Passage provided:
═══

December 9, 2009
A question appeared in the comp.databases.oracle.server Usenet group a couple of years ago:
http://groups.google.com/group/comp.databases.oracle.server/browse_thread/thread/a8314487f8c414ac
I have a question about rownum which is not mentioned.
Lets say that I want to extract a 3 records out of a result where the middle one is the query.
For example, I have records:ID Value -- ------ 1 Hello 2 Hi 3 Wow 4 Shrek 5 Shus 6 What?And I need a query that by receiving ID, it will extract the record with the id and the previous one to that and the next one. For example for selecting ID=4, it will return records: 3,4,5.
Is there a way to do it in Oracle?
But the ids are not seqeuntial – it can verify from each record, for example:
ID Value 225 Hello 228 Hi 258 Wow 240 Shrek 259 Shus 230 What?

═══

Dataset extract:

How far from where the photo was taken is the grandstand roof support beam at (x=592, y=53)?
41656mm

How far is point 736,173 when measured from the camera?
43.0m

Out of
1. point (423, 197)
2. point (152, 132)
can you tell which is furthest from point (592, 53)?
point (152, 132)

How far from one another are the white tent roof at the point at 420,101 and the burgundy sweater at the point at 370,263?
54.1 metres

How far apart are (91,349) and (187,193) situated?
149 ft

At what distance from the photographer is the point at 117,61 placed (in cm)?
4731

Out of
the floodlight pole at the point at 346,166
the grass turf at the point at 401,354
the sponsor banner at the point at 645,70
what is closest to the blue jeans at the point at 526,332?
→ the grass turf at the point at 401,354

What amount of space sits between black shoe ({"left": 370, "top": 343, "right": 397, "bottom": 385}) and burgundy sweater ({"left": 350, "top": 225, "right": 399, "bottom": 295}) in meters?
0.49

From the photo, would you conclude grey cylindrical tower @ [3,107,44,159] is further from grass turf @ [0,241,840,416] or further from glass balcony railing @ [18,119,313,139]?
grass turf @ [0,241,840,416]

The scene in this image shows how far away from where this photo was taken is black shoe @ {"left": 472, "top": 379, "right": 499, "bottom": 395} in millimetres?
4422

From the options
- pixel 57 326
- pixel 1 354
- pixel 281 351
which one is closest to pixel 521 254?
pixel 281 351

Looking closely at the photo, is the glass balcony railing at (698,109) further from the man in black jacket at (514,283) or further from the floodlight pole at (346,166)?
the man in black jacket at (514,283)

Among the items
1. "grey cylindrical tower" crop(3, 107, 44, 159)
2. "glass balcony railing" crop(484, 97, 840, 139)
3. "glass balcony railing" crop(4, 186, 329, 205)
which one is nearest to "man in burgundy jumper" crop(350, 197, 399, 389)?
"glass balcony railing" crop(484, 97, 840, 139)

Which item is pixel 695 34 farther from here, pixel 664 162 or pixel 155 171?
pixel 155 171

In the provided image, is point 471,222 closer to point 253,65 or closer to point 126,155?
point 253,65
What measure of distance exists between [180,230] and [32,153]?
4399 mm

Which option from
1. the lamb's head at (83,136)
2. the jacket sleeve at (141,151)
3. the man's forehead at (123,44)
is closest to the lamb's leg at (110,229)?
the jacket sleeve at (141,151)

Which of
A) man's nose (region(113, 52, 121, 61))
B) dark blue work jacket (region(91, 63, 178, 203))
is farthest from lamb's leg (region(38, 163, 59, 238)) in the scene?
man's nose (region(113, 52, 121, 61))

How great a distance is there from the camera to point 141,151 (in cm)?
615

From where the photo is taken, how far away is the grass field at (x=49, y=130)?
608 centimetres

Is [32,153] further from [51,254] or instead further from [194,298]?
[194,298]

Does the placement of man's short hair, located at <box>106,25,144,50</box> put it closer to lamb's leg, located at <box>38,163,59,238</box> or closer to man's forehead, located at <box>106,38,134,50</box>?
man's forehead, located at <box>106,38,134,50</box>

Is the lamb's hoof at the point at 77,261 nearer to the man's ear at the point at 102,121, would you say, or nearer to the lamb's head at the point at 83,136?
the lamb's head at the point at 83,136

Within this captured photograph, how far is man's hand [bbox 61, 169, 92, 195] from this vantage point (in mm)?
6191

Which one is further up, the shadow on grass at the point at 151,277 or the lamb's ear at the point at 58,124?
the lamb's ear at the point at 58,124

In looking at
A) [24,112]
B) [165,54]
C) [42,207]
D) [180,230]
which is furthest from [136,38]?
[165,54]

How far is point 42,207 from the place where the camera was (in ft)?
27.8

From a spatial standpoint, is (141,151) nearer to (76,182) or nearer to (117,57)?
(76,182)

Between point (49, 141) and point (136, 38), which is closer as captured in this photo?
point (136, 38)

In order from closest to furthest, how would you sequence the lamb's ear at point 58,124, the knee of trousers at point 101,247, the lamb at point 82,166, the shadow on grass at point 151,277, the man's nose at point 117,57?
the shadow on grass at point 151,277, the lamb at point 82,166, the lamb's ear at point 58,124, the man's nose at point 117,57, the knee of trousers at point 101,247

═══

In the Oracle rownum question, how does the asker support the claim that the ids are not sequential? Answer in one to three sentences. The material has no connection to the text.

The asker says this can be verified from each record and gives a second list as an example. There the IDs run 225, 228, 258, 240, 259 and 230, which are neither consecutive nor in order.